**Spatial reasoning question data:**
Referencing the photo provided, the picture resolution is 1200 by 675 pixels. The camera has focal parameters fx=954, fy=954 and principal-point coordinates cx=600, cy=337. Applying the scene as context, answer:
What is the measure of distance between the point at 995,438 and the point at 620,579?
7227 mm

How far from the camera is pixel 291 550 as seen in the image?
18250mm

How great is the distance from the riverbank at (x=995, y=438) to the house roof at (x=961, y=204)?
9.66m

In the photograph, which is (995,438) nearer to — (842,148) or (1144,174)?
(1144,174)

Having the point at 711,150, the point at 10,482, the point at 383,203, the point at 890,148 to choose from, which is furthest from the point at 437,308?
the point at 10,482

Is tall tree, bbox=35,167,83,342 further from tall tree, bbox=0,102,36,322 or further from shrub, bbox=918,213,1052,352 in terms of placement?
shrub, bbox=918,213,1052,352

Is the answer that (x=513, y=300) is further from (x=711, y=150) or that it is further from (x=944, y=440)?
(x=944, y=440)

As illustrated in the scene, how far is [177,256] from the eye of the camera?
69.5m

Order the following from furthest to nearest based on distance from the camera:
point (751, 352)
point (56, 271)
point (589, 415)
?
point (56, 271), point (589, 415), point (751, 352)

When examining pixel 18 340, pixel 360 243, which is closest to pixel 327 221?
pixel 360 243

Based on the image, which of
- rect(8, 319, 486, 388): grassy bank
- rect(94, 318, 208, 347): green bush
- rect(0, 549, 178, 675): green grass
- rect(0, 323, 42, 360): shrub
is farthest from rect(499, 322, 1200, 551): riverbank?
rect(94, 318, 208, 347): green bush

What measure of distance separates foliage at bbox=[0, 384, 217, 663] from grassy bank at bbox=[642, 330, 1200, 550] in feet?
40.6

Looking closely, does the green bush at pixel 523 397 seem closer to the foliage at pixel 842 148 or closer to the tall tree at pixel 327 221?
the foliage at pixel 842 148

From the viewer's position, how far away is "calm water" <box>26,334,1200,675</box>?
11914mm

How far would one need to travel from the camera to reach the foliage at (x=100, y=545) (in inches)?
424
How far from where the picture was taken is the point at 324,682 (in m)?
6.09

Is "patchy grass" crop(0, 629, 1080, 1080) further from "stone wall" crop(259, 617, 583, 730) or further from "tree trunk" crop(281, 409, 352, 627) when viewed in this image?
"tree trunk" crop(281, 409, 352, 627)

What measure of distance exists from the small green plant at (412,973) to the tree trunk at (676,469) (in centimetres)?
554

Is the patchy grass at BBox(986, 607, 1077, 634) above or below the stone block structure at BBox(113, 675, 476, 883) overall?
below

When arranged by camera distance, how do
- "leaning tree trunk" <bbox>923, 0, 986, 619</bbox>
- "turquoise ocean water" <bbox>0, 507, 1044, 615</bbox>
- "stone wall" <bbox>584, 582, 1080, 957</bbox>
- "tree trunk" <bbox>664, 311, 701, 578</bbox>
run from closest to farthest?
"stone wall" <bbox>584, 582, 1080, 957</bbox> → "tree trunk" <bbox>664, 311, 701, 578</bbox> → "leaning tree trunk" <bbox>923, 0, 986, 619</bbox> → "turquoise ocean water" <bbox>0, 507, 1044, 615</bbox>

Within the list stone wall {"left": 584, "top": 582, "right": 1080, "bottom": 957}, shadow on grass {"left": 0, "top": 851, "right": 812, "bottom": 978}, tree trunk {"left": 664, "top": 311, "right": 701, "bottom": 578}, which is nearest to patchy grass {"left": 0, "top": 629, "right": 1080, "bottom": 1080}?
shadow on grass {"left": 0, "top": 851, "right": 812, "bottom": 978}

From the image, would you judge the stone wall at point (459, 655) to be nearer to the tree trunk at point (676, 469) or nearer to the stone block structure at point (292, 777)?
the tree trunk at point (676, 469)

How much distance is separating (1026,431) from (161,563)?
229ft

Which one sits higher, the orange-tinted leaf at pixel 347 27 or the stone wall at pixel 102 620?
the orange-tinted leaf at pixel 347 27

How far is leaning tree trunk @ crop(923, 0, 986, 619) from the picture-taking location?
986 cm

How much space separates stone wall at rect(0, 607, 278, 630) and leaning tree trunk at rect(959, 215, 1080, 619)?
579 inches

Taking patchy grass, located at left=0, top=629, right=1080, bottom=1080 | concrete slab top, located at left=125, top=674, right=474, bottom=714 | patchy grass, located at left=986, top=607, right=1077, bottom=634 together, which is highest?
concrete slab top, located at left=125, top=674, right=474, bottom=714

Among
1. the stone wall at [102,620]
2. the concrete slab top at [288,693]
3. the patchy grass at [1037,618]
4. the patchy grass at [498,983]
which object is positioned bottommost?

**AIM OF THE TASK:** Please write out every one of the entries above again, word for word.

**ANSWER TO THE EXERCISE:**
Referencing the photo provided, the picture resolution is 1200 by 675 pixels. The camera has focal parameters fx=954, fy=954 and principal-point coordinates cx=600, cy=337. Applying the scene as context, answer:
What is the measure of distance between the point at 995,438 and the point at 620,579?
7227 mm

How far from the camera is pixel 291 550 as seen in the image?
18250mm

How great is the distance from the riverbank at (x=995, y=438) to the house roof at (x=961, y=204)?
9.66m

In the photograph, which is (995,438) nearer to — (842,148) or (1144,174)?
(1144,174)

Having the point at 711,150, the point at 10,482, the point at 383,203, the point at 890,148 to choose from, which is furthest from the point at 437,308?
the point at 10,482

Is tall tree, bbox=35,167,83,342 further from tall tree, bbox=0,102,36,322 or further from shrub, bbox=918,213,1052,352 in terms of placement?
shrub, bbox=918,213,1052,352

Is the answer that (x=513, y=300) is further from (x=711, y=150) or that it is further from (x=944, y=440)?
(x=944, y=440)

As illustrated in the scene, how far is [177,256] from the eye of the camera?
69.5m

Order the following from furthest to nearest based on distance from the camera:
point (751, 352)
point (56, 271)
point (589, 415)
?
point (56, 271), point (589, 415), point (751, 352)

When examining pixel 18 340, pixel 360 243, which is closest to pixel 327 221?
pixel 360 243

Based on the image, which of
- rect(8, 319, 486, 388): grassy bank
- rect(94, 318, 208, 347): green bush
- rect(0, 549, 178, 675): green grass
- rect(0, 323, 42, 360): shrub
is farthest from rect(499, 322, 1200, 551): riverbank?
rect(94, 318, 208, 347): green bush

What measure of distance separates foliage at bbox=[0, 384, 217, 663] from grassy bank at bbox=[642, 330, 1200, 550] in feet?
40.6

Looking closely, does the green bush at pixel 523 397 seem closer to the foliage at pixel 842 148 or closer to the tall tree at pixel 327 221?
the foliage at pixel 842 148

From the viewer's position, how far away is "calm water" <box>26,334,1200,675</box>?
11914mm

How far would one need to travel from the camera to reach the foliage at (x=100, y=545) (in inches)?
424
How far from where the picture was taken is the point at 324,682 (in m)?
6.09

Is "patchy grass" crop(0, 629, 1080, 1080) further from "stone wall" crop(259, 617, 583, 730) or further from "tree trunk" crop(281, 409, 352, 627) when viewed in this image?
"tree trunk" crop(281, 409, 352, 627)

What measure of distance exists from the small green plant at (412,973) to the tree trunk at (676,469) (in centimetres)?
554

Is the patchy grass at BBox(986, 607, 1077, 634) above or below the stone block structure at BBox(113, 675, 476, 883) overall?
below

When arranged by camera distance, how do
- "leaning tree trunk" <bbox>923, 0, 986, 619</bbox>
- "turquoise ocean water" <bbox>0, 507, 1044, 615</bbox>
- "stone wall" <bbox>584, 582, 1080, 957</bbox>
- "tree trunk" <bbox>664, 311, 701, 578</bbox>
run from closest to farthest?
"stone wall" <bbox>584, 582, 1080, 957</bbox> → "tree trunk" <bbox>664, 311, 701, 578</bbox> → "leaning tree trunk" <bbox>923, 0, 986, 619</bbox> → "turquoise ocean water" <bbox>0, 507, 1044, 615</bbox>

Within the list stone wall {"left": 584, "top": 582, "right": 1080, "bottom": 957}, shadow on grass {"left": 0, "top": 851, "right": 812, "bottom": 978}, tree trunk {"left": 664, "top": 311, "right": 701, "bottom": 578}, which is nearest to patchy grass {"left": 0, "top": 629, "right": 1080, "bottom": 1080}?
shadow on grass {"left": 0, "top": 851, "right": 812, "bottom": 978}

From the image, would you judge the stone wall at point (459, 655) to be nearer to the tree trunk at point (676, 469) or nearer to the stone block structure at point (292, 777)?
the tree trunk at point (676, 469)

How much distance is separating (1026,431) from (161,563)?
229ft

Which one sits higher, the orange-tinted leaf at pixel 347 27 or the stone wall at pixel 102 620?
the orange-tinted leaf at pixel 347 27

How far is leaning tree trunk @ crop(923, 0, 986, 619) from the picture-taking location?
986 cm

How much space separates stone wall at rect(0, 607, 278, 630) and leaning tree trunk at rect(959, 215, 1080, 619)?
579 inches

Taking patchy grass, located at left=0, top=629, right=1080, bottom=1080 | concrete slab top, located at left=125, top=674, right=474, bottom=714 | patchy grass, located at left=986, top=607, right=1077, bottom=634 together, which is highest?
concrete slab top, located at left=125, top=674, right=474, bottom=714

Among
1. the stone wall at [102,620]
2. the concrete slab top at [288,693]
3. the patchy grass at [1037,618]
4. the patchy grass at [498,983]
which object is positioned bottommost?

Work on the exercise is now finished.